Māori Firms Achieving Superior Innovation via their Cultural Capital
Professor Jarrod Haar - IIRC20
Friday, November 20, 2020
How do Māori firms achieve superior innovation? Via their cultural capital Despite the growth in attention towards the Māori economy and Māori business generally, there is scarce empirical evidence describing its attributes and activities. New Zealand has a vibrant and growing indigenous population (Māori) who have historical business acumen, but little is known about their contemporary activity in private business and associated links between Māori firms and performance.
While there are numerous strategic management theories to explain firm performance, the current study focuses on the firm resources, which are often characterised as key factors reflecting organisational/managerial assets including competencies, knowledge and skills etc.

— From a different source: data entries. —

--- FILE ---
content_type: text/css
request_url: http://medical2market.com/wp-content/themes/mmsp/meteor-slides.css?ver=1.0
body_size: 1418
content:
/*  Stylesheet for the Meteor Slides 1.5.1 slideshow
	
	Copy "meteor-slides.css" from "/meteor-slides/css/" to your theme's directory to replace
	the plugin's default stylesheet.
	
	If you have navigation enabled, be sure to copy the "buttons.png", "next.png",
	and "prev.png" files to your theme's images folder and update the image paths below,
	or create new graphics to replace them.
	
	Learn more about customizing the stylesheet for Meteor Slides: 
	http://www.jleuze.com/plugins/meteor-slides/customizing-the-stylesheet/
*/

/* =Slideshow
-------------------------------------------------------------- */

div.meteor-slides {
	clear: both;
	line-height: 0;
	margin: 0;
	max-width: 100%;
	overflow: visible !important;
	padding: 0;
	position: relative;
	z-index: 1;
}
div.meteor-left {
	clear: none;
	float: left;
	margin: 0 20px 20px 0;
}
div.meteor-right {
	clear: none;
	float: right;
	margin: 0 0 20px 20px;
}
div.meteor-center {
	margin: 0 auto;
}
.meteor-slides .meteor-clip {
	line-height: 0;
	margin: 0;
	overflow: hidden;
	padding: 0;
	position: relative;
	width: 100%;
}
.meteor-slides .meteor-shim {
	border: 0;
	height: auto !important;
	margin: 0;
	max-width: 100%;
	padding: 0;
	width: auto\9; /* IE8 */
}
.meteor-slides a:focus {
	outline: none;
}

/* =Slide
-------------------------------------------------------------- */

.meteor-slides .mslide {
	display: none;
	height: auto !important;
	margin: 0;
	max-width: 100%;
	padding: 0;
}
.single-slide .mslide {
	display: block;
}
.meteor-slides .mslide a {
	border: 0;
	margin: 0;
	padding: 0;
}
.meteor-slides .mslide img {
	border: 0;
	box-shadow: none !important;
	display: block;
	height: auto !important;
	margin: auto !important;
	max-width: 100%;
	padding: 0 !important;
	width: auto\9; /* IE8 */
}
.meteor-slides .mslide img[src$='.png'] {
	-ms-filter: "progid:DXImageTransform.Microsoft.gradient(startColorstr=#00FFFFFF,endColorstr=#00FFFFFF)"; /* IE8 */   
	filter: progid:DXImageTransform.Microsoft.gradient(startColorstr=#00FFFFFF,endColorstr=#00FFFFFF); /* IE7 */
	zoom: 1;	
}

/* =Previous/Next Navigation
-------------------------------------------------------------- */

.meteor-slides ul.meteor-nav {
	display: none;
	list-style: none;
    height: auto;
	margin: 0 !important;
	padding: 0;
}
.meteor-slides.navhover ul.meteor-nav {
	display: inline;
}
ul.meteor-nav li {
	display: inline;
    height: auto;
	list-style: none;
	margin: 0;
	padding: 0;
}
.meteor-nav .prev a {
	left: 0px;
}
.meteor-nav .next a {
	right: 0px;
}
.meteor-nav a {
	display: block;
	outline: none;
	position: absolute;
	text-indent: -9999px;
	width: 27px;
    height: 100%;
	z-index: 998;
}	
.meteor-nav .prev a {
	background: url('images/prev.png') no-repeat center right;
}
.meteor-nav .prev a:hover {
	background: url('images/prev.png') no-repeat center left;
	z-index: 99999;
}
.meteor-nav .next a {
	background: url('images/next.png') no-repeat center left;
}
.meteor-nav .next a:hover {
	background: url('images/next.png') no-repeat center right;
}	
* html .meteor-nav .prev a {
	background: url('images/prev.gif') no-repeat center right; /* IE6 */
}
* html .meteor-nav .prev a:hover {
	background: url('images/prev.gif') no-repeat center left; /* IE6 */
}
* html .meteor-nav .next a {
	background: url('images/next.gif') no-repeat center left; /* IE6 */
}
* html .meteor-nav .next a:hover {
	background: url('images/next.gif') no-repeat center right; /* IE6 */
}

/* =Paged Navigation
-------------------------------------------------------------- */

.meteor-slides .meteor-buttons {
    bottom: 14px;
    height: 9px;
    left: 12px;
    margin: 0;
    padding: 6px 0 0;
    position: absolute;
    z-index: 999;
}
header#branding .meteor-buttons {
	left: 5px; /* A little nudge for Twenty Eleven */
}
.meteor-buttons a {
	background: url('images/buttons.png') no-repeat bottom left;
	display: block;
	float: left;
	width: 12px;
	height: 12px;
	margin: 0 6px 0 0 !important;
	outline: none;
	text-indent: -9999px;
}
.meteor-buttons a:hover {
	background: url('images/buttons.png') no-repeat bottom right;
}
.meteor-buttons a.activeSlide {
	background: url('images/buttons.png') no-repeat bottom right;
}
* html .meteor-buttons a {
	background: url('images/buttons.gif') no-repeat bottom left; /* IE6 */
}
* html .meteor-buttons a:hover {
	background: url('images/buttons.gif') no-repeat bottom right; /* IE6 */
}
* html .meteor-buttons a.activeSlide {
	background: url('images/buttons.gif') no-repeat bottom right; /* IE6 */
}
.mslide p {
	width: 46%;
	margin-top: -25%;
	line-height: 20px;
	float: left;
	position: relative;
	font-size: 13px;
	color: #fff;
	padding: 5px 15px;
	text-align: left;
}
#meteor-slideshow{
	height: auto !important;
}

Specifically, we focus on intellectual capital (Singh & Rao, 2016), which broadly reflect the knowledge resources within a firm, which aligns with the Resource Based View of the firm. Singh and Rao (2016) state “it is maintained that a unique configuration of knowledge resources in the form of intellectual capital enhances firms’ capability to renew its resource base and empowers them to develop their dynamic capabilities to win the market” (p. 130). Here we focus on three forms of capital: Human Capital, reflecting a firm’s workforces ability to continuously acquire new job-related knowledge, Relational Capital, reflecting a firm’s workforces ability toward mutual collaboration and problem solving, and Cultural Capital, which we define as reflecting a firm’s workforce knowledge and skills towards working with and respecting Māori cultural values.
The constructs had Confirmatory factor Analysis done in AMOS (structural equation modelling), and analysis completed in SPSS using the PROCESS (V. 3.4) macron, controlling for firm size. Overall, a number of direct effects, mediation effects and moderation effects were found including moderated mediation. In summary, human capital and cultural capital both shape relational capital, with the highest relational capital being achieved by Māori firms when they have high human and cultural capital. The final moderated mediation
effects show that while human capital is significant as is relational capital, for Māori firms with stronger cultural capital, this indirect effect strengthens as cultural capital gets stronger. Hence, the key for product innovation success for Māori firms is to hire the right people, develop their collaboration, and the firms cultural focus, as this is crucial to leveraging these components to overall success.